Where the Fireflies Still Glow
- Sara Wright
- 5 hours ago
- 3 min read
By Sara Wright

One emerald jewel blinks at my open window. They’re here! I’m out of bed in a flash, on my knees peering beyond the screen. Are there more climbing the hill from the mixed forested brook? It takes a few seconds for my eyes to adjust. One flightless glowworm is twinkling in the grass as others appear like vagrant stars – waxing gold and green winking, signaling to one another. As far as I can tell, the two most common species are deep in conversation.
Memories of a sea of fireflies flood my senses. I have loved these ‘lightning bugs’ since I was a child. When I first moved here, I camped next to the brook and couldn’t fall asleep at night because it seemed as if the field itself was on fire with thousands of mystical lights that blinked and flickered as they skimmed tall grasses.
“I don’t want to imagine a world without fireflies—they offer us the gift of wonder.”
Of course, most of us know that fireflies are in steep decline, and this has also been the case here, so I have taken steps to create a home for these beloved insects.

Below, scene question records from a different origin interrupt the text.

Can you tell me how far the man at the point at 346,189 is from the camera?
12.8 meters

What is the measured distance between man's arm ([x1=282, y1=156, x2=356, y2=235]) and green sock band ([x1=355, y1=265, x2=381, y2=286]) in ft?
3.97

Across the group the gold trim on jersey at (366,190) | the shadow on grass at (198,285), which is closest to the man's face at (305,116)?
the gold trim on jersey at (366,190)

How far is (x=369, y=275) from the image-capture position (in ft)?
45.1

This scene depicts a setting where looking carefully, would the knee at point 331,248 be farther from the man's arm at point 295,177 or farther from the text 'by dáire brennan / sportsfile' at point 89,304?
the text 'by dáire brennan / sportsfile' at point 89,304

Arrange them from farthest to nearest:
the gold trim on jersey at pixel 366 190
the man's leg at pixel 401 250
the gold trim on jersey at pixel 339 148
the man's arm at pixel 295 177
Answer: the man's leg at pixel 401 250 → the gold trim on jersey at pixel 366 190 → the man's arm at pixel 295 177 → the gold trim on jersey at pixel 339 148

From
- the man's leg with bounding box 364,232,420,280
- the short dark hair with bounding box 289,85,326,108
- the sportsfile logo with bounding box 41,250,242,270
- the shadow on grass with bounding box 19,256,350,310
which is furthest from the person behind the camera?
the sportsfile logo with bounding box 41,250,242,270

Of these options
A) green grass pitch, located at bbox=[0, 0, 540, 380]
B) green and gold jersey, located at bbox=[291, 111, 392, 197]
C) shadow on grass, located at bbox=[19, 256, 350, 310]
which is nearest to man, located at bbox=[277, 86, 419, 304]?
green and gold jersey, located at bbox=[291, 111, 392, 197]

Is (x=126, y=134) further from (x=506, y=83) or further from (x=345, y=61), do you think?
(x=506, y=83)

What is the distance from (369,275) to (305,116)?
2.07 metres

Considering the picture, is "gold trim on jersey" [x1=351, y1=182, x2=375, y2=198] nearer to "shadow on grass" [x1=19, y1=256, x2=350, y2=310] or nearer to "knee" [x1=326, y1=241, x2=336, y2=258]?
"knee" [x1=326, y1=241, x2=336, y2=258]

I live in a protected hollow with a stream on three sides. Wild grasses and hay ferns line the hill that is never cut. I deliberately leave all ferns and one side of my cabin buried in leaves all year long to support the fireflies who spend so much of their lives in and on the ground.
As a few perched on the screen, they literally brought in the light while gray tree frog trills permeated fragrant woodland air. The thick moist air of July continues to seduce me as I meander out the door to be near those lights, imagining that these insects might feel as pleased in their own way to be around me as I do amongst their kind.
Fireflies are winged beetles. The term ‘glowworm’ can refer to firefly larvae or wingless adult female fireflies. Glowworms, like flashing fireflies, are active during dusk or nighttime and use bioluminescence to communicate. While males look like typical fireflies, glowworm females resemble larvae; they cannot fly because their wings are short or absent. Both glowworms and fireflies are bioluminescent.

When a chemical called luciferin inside their abdomen/tail combines with oxygen, calcium and adenosine triphosphate, a chemical reaction occurs that results in bioluminescence. This ‘cool’ light is the most efficient in the world because almost 100 percent of the energy used is emitted as light and not heat.
Each species has a unique pattern of flashes that they use to attract mates. Most fascinating is that some fireflies synchronize their yellow, pale red, green, or orange lights. Several studies have shown that female fireflies choose mates depending upon flash pattern characteristics. Higher male flash rates, as well as increased flash intensity, have been shown to be more attractive to females in two different firefly species.
Fireflies face numerous challenges, including increasing light pollution, pesticide use, logging, mowing, and habitat loss. If you want to help, please turn off outside lights unless they are being used. Mow lawns less frequently or, better yet, shrink or replace some of those lawns with ground covers, native flowers, grasses, plants, trees and mosses. Leave piles of leaf litter around the edges of open land as I do here. Reducing the amount of ground disturbance by allowing wild plants to grow naturally around forest edges and leaving decaying or dead wood also offers refuge for these insects
I don’t know about you, but I don’t want to think about a world without fireflies, for they offer us the gift of wonder while creating a place in our hearts to fall in love with nature all over again every early summer night.